La Banque Mondiale a sanctionné des entités des groupes français ADP et Bouygues pour pratiques irrégulières lors de la négociation de marchés, a appris l’AFP le 14 janvier 2022 de sources concordantes. Ce qui vient confirmer des informations circulant depuis quelques jours déjà.

 

Les faits reprochés remontent à 2015. Un consortium formé par ADP International et des filiales du groupe Bouygues – Bouygues Bâtiment International et Colas Madagascar – négociait un contrat de rénovation et d’extension des aéroports malgaches d’Antananarivo-Ivato et Nosy Be-Fascène.

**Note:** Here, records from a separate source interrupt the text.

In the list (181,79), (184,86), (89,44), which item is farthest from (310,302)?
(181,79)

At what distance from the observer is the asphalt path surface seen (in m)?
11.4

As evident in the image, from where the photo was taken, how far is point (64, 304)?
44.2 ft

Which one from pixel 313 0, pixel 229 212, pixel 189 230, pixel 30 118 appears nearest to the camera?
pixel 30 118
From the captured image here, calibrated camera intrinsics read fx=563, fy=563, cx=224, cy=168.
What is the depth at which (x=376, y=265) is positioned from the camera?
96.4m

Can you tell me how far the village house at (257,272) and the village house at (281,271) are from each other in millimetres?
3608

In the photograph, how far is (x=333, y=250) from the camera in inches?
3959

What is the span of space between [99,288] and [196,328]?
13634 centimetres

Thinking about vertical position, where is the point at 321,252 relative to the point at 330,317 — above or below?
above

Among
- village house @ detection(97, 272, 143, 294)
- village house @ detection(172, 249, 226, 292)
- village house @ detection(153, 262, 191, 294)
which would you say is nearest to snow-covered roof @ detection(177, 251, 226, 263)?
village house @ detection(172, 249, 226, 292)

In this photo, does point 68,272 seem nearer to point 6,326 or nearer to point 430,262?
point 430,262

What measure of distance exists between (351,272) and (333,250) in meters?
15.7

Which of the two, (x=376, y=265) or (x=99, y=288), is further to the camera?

Pendant l’appel d’offre de concession, remporté par le consortium, les sociétés sanctionnées « ont eu des réunions inappropriées avec des responsables gouvernementaux » malgaches, a indiqué la Banque Mondiale dans un communiqué. Auditées, les sociétés ont reconnu des faits et accepté les sanctions.

 

Exclusion des marchés et mise à l’épreuve

 

Ainsi, ADP International et ses filiales sont exclues pendant un an des marchés financés par l’organisation internationale, et feront l’objet d’une mise à l’épreuve d’une année supplémentaire. L’entité du groupe gestionnaire de aéroports parisiens se voit aussi punie par cette décision pour des « pratiques frauduleuses » lors de la négociation du contrat de concession de l’aéroport de
Zagreb: selon la Banque Mondiale, des honoraires ont été « partiellement transférés à un consultant qui n’était pas sous contrat » entre juin 2011 et mars 2014.

 

Dans le dossier malgache, Bouygues Bâtiment International a accepté une mise à l’épreuve d’un an, tandis que Colas Madagascar est exclue pendant deux ans des marchés financés par l’institution. L’avocat du consortium, Antonin Lévy, a confirmé les accords et qualifié les rencontres reprochées de « réunions techniques avec le donneur d’ordre, relatives à des aspects du projet ». Ce qui représente un « manquement aux règles éthiques de la Banque Mondiale, car quand on est en appel d’offres on ne doit pas parler avec le client ».

 

L’avocat a assuré à l’AFP que « l’enquête n’a(vait) pas démontré d’impact sur le marché » et le résultat de l’appel d’offre. Contactés par l’AFP, ni le Groupe ADP, ni Bouygues n’ont souhaité faire de commentaire sur les éventuelles conséquences de cette affaire pour leurs finances.